Un altro aspetto interessante di Alita è senza dubbio il suo collocarsi perfettamente nel mezzo all’immaginario pop dell’epoca, diventando una sorta di zibaldone della modernità. Non si tratta però di un semplice copia e incolla, Kishiro riesce sempre a metterci sempre qualcosa di suo, cambiando pelle di volume in volume senza mai perdere la propria identità, proprio come un androide che mantiene intatto il proprio cervello anche quando viene installato su un corpo nuovo.

Se infatti il primo volume si concentra sui “primi passi” di Alita e sul suo diventare una cacciatrice di taglie, subito dopo la vediamo alle prese con il Motorball, una versione ancora più violenta del Rollerball, per poi lanciarsi in racconti che strizzano l’occhio a Mad Max e a Kenshiro, salvo poi tornare nuovamente a un setting più cittadino, scontrarsi con un mostro che ricorda Alien, fino alla resa dei conti finale che può avere due facce, sta a voi scegliere il finale che preferite.

Ogni volume riserva strizzatine d’occhio e citazioni più o meno dirette che farebbero la felicità di un cacciatore di Easter Egg di Ready Player One, ma l’aspetto più singolare non è tanto quanto Alita poggi le proprie cibernetiche gambe su ciò che l’ha preceduta, quando il saccheggio operato da chi è venuto dopo.

È difficile non vedere nel martello a razzo di Ido un’arma che poi entrerà a far parte di Overwatch, così come è singolare il fatto che Alita citi Mad Max e poi metta in scena una sequenza, alcune auto che vengono risucchiate e distrutte da una tempesta di sabbia, che poi troveremo quasi identica in Fury Road e chissà quanti altri omaggi più o meno palesi mi sono sfuggiti.

Questo processo di impollinazione e trasmissione di idee rende Battle Angel Alita un’opera perfetta come spartiacque della modernità, da una parte un citazionismo spinto dall’altra un sacco di spunti che verranno poi ripresi. Un classico esempio di opera che sa giocare con i cliché in maniera consapevole e utilizzare ciò che si trova alle sue spalle per darsi lo slancio necessario a portare il proprio messagio, senza però scadere nel plagio o nel mero snocciolamento di citazioni fine a sé stesse.

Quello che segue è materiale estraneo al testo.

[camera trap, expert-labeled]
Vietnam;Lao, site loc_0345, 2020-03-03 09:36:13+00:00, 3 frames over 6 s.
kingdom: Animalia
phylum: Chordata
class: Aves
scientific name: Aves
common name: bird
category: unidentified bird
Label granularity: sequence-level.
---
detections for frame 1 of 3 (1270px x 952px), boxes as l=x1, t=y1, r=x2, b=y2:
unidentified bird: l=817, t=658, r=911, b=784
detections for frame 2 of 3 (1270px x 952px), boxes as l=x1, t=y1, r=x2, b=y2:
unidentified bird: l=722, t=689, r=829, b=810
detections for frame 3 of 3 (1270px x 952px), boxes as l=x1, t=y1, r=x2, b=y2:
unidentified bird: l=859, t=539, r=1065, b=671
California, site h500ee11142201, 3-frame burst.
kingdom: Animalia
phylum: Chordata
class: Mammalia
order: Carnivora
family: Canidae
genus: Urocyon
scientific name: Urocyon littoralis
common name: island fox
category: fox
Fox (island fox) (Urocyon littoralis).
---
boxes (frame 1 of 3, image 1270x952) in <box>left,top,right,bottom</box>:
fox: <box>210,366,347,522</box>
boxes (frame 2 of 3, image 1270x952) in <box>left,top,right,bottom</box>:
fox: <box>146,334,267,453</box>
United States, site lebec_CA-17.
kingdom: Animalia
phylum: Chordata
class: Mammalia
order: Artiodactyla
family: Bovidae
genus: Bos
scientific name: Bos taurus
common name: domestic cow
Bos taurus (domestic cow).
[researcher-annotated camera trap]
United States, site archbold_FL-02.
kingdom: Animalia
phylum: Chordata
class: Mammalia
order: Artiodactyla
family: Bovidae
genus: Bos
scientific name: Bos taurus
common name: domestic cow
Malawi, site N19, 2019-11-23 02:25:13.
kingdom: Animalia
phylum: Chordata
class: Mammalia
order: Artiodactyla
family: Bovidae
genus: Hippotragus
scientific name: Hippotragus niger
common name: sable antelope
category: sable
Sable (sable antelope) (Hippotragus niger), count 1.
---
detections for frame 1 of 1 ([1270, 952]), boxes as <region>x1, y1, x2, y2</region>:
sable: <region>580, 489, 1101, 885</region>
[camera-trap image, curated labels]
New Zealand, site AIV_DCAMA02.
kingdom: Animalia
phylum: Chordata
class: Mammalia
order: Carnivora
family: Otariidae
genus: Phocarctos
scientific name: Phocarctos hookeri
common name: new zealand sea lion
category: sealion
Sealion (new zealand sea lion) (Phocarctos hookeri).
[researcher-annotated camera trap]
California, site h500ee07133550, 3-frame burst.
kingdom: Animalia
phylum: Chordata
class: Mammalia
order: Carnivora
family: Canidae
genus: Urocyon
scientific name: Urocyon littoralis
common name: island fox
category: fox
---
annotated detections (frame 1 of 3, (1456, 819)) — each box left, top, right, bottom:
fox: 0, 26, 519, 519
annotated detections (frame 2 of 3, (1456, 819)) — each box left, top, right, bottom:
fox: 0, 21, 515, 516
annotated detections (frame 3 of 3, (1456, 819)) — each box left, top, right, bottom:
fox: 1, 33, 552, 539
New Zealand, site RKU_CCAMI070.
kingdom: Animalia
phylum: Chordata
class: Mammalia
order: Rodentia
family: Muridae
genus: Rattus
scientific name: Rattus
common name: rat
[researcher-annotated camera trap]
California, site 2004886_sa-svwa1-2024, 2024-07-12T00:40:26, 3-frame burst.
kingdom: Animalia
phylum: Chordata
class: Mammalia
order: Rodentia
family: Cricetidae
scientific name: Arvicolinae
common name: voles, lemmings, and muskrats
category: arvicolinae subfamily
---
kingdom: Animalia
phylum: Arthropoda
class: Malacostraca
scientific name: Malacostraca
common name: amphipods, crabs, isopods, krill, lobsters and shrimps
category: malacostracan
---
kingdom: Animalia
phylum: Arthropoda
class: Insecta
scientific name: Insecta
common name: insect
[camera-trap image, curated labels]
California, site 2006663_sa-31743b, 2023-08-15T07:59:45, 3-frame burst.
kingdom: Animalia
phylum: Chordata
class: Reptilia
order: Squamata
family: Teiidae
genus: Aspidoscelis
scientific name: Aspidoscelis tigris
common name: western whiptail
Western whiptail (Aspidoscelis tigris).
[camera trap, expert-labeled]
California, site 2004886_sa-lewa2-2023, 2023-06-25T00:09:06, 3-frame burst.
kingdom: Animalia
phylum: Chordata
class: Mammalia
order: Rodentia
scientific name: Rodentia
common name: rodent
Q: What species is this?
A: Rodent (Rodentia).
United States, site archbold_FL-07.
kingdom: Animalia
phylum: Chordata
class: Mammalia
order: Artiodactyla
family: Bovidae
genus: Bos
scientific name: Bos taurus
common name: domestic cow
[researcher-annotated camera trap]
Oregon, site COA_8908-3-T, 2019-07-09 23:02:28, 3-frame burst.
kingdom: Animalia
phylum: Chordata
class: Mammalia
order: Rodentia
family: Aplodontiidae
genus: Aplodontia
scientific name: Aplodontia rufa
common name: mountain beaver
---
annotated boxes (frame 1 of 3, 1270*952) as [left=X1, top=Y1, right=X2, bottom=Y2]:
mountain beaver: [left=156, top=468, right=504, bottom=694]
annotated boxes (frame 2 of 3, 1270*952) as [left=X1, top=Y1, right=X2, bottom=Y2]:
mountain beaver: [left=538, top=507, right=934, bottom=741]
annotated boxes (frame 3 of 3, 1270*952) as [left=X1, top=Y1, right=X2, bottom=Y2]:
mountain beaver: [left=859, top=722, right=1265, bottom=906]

Arrivati alla conclusione non è poi così difficile capire come mai Alita abbia conservato intatta la sua potenza e sia ancora uno dei manga più amati da chi ha avuto modo di leggerlo: filosofia, combattimenti e citazionismo spinto dosati con perizia lo rendono un prodotto di intrattenimento quasi perfetto e stratificato che regala emozioni anche rileggendolo dopo molti anni.